> _PROBLEM REQUIREMENTS_
Render each line of the entries below as a row in a Markdown table with the columns "No." and "Text", numbering the rows in order and omitting any blank lines.
------ EXERCISE MATERIALS ------
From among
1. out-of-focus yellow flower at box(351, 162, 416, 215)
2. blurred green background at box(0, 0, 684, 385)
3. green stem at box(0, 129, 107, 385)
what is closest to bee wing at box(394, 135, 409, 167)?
------
> _COMPLETED EXERCISE_
| No. | Text |
|---|---|
| 1 | From among |
| 2 | 1. out-of-focus yellow flower at box(351, 162, 416, 215) |
| 3 | 2. blurred green background at box(0, 0, 684, 385) |
| 4 | 3. green stem at box(0, 129, 107, 385) |
| 5 | what is closest to bee wing at box(394, 135, 409, 167)? |